Successful surgery depends to a great extent on the skill of the guy with the knife. So I'd ask around. I've had it done at a relatively young age and it turned out OK. The result: the modified eye became a sharp prime lens and juggling two sets of glasses quickly became second nature.

Funnily enough last weekend at 35 I was diagnosed with a congenital cataract. It's small and I've had it all my life, apparently. I never noticed it and if the optometrist hadnt spotted it I wouldnt have known it was there. It shouldn't cause a problem but we have to keep an eye on it to make sure it doesn't get worse. Worst case it will turn into a senile cataract when I'm in my 60's.

I should be more worried I guess, but I know it's a genetic gift from my mother, her father and grandfather had them.

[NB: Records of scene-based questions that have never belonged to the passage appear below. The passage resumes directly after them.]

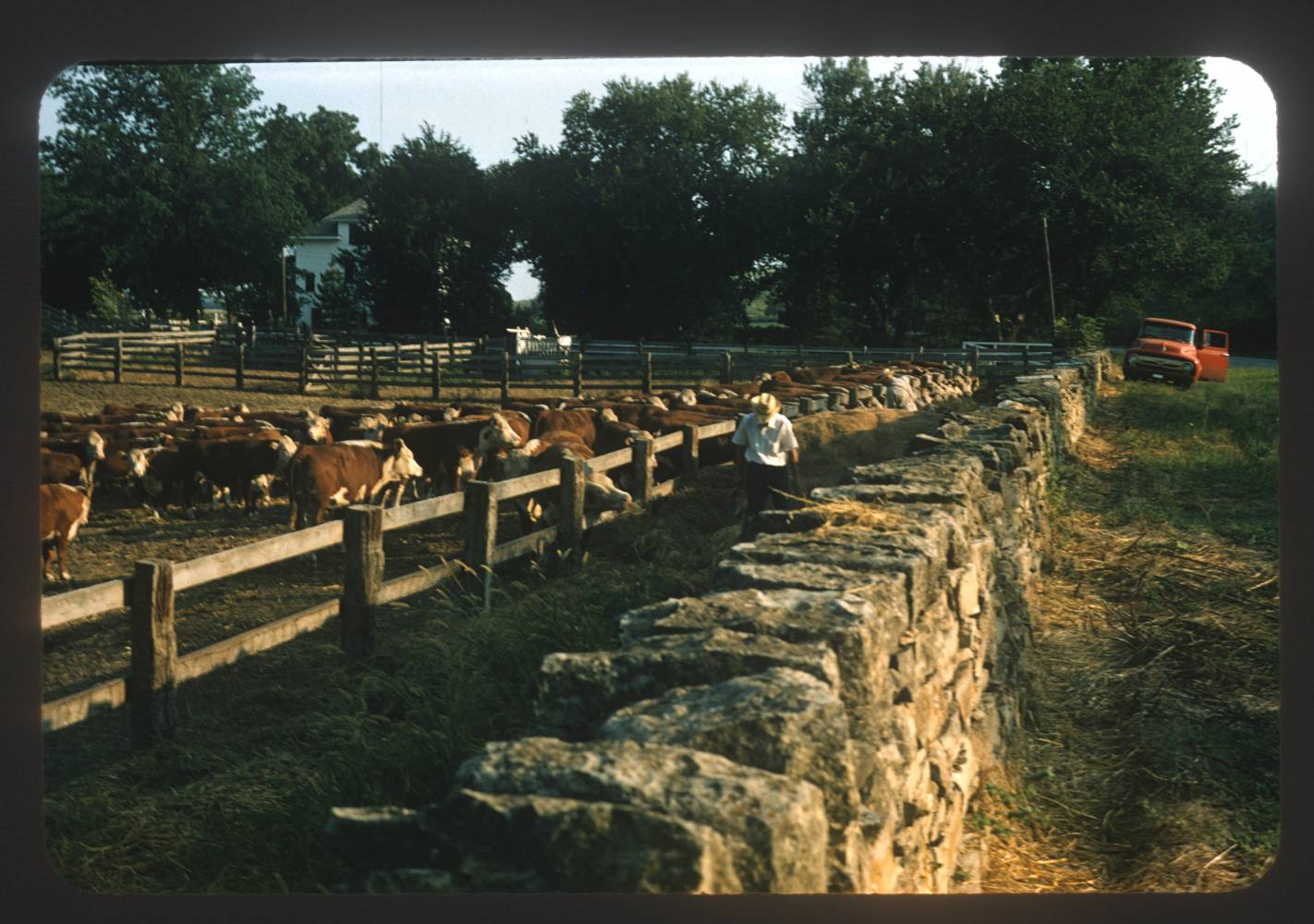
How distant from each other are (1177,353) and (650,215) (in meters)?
3.03

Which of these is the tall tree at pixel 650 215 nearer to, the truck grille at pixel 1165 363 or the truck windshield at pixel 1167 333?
the truck windshield at pixel 1167 333

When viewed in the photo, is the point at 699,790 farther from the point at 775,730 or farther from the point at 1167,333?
the point at 1167,333

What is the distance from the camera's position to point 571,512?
7.87 m

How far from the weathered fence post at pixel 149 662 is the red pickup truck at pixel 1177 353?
15.1 ft

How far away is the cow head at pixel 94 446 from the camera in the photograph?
10.4 meters

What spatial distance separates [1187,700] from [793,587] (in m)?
2.64

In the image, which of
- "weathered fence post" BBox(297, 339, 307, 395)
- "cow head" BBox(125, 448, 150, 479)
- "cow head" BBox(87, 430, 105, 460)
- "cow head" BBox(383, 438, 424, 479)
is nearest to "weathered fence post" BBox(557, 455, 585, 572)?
"weathered fence post" BBox(297, 339, 307, 395)

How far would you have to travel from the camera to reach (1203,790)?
13.4ft

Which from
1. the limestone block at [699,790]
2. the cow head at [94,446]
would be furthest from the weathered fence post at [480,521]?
the cow head at [94,446]

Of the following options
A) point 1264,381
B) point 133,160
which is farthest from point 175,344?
point 1264,381

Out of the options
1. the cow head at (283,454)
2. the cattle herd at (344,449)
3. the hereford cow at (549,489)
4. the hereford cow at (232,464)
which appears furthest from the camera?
the cow head at (283,454)

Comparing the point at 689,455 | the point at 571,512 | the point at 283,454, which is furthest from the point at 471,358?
the point at 283,454

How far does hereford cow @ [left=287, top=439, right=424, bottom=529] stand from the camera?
9555mm

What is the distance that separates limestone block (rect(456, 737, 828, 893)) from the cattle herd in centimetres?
591
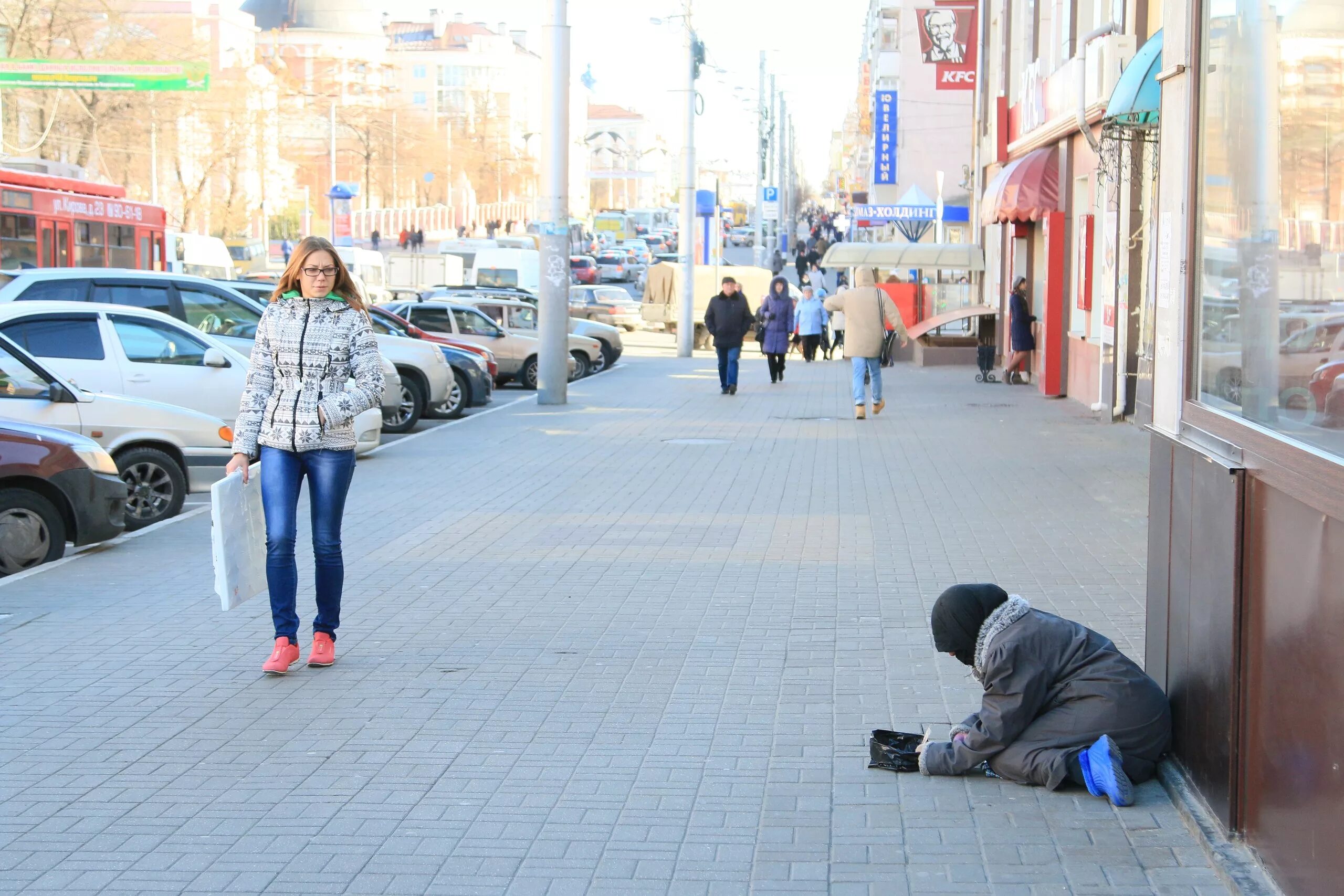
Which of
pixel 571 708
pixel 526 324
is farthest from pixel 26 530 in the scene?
pixel 526 324

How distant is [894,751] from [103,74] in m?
31.2

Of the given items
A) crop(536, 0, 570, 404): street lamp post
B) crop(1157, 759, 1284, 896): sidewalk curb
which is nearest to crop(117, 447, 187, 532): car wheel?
crop(1157, 759, 1284, 896): sidewalk curb

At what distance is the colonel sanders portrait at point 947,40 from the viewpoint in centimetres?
3431

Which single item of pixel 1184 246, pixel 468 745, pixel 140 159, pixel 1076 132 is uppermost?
pixel 140 159

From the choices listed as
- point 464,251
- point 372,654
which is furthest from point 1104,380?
point 464,251

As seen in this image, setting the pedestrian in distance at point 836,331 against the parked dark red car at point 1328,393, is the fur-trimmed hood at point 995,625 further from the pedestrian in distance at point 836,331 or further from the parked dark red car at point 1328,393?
the pedestrian in distance at point 836,331

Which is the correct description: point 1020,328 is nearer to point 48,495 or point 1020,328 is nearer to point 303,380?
point 48,495

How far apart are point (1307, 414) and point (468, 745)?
10.0ft

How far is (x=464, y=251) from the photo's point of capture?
5609 centimetres

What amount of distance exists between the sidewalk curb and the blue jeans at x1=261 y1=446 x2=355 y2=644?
340 cm

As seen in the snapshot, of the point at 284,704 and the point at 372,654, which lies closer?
the point at 284,704

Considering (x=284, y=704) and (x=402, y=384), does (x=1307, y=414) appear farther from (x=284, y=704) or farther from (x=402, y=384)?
(x=402, y=384)

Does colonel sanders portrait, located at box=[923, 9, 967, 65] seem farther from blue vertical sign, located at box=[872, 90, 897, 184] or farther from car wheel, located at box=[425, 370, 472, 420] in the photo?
blue vertical sign, located at box=[872, 90, 897, 184]

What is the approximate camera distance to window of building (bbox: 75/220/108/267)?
2411cm
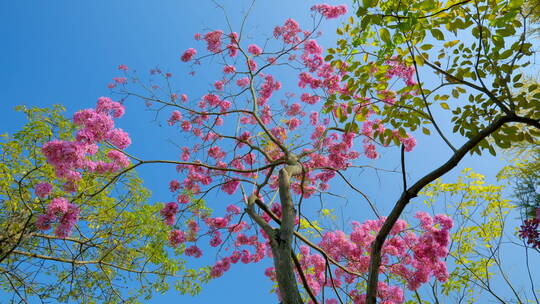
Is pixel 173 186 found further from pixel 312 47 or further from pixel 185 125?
pixel 312 47

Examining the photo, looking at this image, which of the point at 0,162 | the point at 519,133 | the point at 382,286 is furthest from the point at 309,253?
the point at 0,162

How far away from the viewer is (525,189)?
6.28 m

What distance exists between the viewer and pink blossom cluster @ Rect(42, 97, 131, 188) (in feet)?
10.2

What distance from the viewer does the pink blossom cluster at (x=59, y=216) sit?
342 centimetres

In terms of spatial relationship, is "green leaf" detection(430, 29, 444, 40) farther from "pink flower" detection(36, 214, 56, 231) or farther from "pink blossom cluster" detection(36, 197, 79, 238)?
"pink flower" detection(36, 214, 56, 231)

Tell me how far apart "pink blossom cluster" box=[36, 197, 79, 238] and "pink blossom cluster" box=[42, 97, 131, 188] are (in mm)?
295

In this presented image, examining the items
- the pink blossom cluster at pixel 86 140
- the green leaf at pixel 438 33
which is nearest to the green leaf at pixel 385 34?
the green leaf at pixel 438 33

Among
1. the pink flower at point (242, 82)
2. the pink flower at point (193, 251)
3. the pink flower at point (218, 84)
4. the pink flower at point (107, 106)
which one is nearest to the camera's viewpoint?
the pink flower at point (107, 106)

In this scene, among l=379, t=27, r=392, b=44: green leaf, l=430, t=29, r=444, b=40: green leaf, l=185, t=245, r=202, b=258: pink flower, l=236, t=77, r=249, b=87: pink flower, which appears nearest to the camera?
l=379, t=27, r=392, b=44: green leaf

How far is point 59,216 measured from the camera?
136 inches

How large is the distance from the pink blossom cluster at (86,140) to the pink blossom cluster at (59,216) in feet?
0.97

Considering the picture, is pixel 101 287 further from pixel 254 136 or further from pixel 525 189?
pixel 525 189

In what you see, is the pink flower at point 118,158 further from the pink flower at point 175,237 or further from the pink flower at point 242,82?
the pink flower at point 242,82

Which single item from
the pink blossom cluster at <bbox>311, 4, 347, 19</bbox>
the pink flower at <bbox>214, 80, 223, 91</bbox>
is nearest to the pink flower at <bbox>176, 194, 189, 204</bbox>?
the pink flower at <bbox>214, 80, 223, 91</bbox>
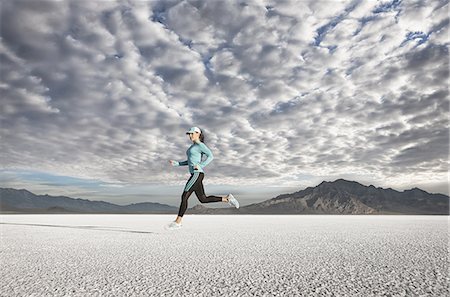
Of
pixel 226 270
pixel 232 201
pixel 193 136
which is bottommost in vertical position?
pixel 226 270

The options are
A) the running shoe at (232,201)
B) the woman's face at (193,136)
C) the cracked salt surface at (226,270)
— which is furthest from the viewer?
the running shoe at (232,201)

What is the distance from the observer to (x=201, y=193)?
26.3 feet

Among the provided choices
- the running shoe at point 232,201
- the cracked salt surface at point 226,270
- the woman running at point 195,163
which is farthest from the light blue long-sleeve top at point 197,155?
the cracked salt surface at point 226,270

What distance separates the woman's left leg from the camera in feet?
25.9

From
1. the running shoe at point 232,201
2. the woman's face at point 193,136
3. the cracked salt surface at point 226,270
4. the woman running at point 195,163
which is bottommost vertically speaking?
the cracked salt surface at point 226,270

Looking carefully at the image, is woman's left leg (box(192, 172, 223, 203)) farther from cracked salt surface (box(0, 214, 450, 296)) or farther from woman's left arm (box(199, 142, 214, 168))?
cracked salt surface (box(0, 214, 450, 296))

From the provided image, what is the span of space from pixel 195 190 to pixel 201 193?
15 cm

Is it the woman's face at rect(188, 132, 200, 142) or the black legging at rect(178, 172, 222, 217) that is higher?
the woman's face at rect(188, 132, 200, 142)

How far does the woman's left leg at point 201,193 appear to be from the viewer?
311 inches

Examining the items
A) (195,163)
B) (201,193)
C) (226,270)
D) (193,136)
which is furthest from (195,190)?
(226,270)

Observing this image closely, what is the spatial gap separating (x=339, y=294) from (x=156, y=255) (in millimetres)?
2745

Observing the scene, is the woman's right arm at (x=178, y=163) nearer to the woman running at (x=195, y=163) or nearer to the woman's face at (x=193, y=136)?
the woman running at (x=195, y=163)

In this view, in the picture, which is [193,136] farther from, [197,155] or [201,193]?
[201,193]

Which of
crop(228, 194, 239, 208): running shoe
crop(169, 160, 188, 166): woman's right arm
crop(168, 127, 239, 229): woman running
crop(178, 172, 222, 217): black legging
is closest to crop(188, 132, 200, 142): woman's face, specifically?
crop(168, 127, 239, 229): woman running
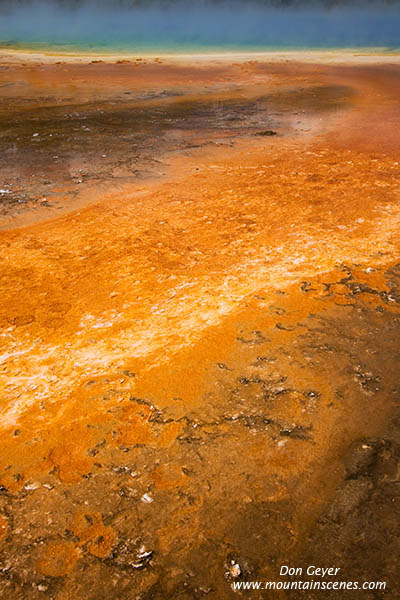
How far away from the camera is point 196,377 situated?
2369 millimetres

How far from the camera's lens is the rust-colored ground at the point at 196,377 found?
1636mm

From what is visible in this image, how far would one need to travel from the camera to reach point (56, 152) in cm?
624

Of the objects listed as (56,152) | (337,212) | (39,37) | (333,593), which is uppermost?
(39,37)

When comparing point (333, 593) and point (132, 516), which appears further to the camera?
point (132, 516)

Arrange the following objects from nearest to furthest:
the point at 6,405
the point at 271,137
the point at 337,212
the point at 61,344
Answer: the point at 6,405, the point at 61,344, the point at 337,212, the point at 271,137

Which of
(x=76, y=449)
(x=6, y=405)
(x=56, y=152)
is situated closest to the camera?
(x=76, y=449)

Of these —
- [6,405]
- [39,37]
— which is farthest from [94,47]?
[6,405]

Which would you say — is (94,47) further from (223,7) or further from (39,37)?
(223,7)

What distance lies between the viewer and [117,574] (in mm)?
1562

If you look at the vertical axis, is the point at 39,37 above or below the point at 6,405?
above

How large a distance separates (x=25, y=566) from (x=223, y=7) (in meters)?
59.8

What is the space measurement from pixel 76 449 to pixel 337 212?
130 inches

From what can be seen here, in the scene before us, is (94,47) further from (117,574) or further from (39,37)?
(117,574)

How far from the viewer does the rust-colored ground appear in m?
1.64
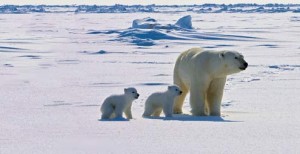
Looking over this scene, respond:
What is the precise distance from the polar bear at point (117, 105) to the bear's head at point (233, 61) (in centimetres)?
101

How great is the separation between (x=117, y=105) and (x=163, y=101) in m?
0.52

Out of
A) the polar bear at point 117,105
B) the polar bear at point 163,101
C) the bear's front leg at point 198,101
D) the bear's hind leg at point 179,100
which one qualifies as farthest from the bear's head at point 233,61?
the polar bear at point 117,105

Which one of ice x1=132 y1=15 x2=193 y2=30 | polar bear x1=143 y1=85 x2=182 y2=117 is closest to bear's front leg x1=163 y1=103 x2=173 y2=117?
polar bear x1=143 y1=85 x2=182 y2=117

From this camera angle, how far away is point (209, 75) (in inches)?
241

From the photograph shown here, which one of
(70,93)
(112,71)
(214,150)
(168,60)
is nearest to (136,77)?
(112,71)

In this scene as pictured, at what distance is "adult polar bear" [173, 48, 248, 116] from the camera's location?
236 inches

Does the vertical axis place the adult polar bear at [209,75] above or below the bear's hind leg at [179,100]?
above

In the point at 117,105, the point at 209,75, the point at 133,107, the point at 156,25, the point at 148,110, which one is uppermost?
the point at 209,75

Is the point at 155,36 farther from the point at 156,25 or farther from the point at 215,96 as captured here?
the point at 215,96

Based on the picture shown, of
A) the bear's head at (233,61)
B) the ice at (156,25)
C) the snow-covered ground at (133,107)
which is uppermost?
the bear's head at (233,61)

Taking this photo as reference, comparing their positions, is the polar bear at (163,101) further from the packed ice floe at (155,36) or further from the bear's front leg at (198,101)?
the packed ice floe at (155,36)

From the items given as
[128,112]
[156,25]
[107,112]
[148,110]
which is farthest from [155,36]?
[107,112]

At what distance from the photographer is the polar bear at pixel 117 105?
562cm

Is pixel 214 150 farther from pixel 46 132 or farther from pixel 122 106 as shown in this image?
pixel 122 106
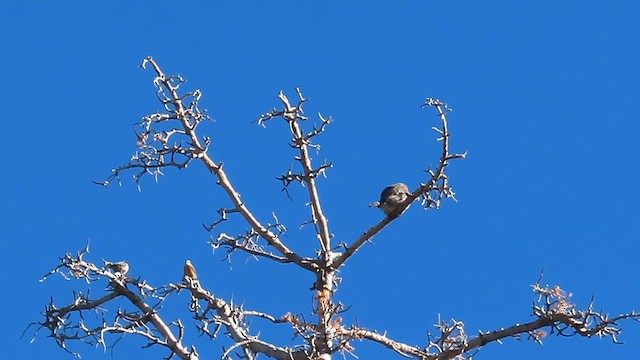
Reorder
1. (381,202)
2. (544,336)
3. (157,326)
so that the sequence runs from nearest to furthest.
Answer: (544,336) < (157,326) < (381,202)

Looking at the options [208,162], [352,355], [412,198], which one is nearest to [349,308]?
[352,355]

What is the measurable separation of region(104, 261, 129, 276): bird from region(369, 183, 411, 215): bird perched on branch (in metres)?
1.94

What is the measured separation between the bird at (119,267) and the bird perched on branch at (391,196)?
1942mm

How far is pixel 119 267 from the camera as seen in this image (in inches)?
350

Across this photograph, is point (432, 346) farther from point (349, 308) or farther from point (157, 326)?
point (157, 326)

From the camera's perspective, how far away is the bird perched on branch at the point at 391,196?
8913 mm

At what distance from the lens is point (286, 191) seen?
8227mm

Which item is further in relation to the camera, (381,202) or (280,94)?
(381,202)

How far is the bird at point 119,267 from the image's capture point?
840 centimetres

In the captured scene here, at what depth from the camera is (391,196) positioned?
9516mm

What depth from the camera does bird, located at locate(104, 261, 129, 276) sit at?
8.40 meters

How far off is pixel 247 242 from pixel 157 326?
0.83m

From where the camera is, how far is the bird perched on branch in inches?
351

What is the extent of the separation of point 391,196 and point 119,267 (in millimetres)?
2166
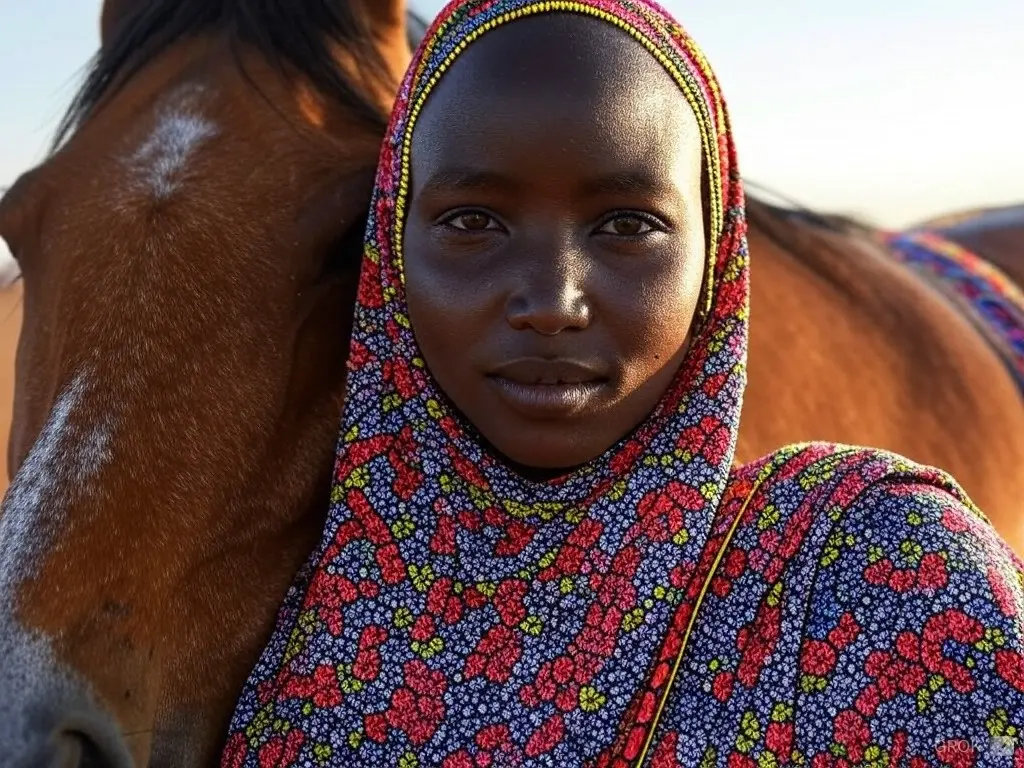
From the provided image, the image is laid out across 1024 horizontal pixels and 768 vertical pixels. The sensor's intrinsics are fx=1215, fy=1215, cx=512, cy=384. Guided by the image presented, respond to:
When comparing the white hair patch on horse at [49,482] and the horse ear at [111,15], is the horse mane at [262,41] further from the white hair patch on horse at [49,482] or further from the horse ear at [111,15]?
the white hair patch on horse at [49,482]

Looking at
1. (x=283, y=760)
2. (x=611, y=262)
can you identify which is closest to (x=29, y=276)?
(x=283, y=760)

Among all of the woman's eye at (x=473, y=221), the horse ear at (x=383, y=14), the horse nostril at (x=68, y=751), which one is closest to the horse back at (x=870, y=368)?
the horse ear at (x=383, y=14)

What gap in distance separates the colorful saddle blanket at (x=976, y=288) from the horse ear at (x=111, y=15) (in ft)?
7.86

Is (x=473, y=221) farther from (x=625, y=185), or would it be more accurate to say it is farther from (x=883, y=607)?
(x=883, y=607)

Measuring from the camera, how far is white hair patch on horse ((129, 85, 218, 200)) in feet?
5.94

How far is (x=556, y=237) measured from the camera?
140 cm

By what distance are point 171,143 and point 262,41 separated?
0.33 meters

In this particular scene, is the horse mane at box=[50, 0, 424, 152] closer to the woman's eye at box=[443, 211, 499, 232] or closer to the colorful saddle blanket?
the woman's eye at box=[443, 211, 499, 232]

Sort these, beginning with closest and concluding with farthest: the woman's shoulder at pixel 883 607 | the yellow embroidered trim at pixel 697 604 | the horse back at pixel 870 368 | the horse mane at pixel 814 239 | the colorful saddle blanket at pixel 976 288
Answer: the woman's shoulder at pixel 883 607 → the yellow embroidered trim at pixel 697 604 → the horse back at pixel 870 368 → the horse mane at pixel 814 239 → the colorful saddle blanket at pixel 976 288

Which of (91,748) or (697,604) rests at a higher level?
(697,604)

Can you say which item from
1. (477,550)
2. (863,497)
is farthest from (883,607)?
(477,550)

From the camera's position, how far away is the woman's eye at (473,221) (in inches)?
57.4

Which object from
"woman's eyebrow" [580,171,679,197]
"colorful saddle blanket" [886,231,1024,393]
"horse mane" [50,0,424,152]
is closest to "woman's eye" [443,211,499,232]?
"woman's eyebrow" [580,171,679,197]

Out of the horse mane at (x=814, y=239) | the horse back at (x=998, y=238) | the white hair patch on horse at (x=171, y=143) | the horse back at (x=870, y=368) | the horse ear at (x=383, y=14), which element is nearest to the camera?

Her grandfather went blind, her father (my grandfather) had the surgery when I was a kid and it was a complete success so I figure so long as medical science has progressed in the last 20 years (and continues for the next 30) I should be ok and I'm confident you should be too.

I absolutely agree that eyesight is a precious gift for anyone thats why I make sure that I had a maintenance check up to my ophthalmologist. So far, I have a perfect vision. :)


Our eyesight has to last a lifetime, so we should take good care of it with eye health supplements and good safety practices. Eye examination is also an important part of health maintenance for everyone.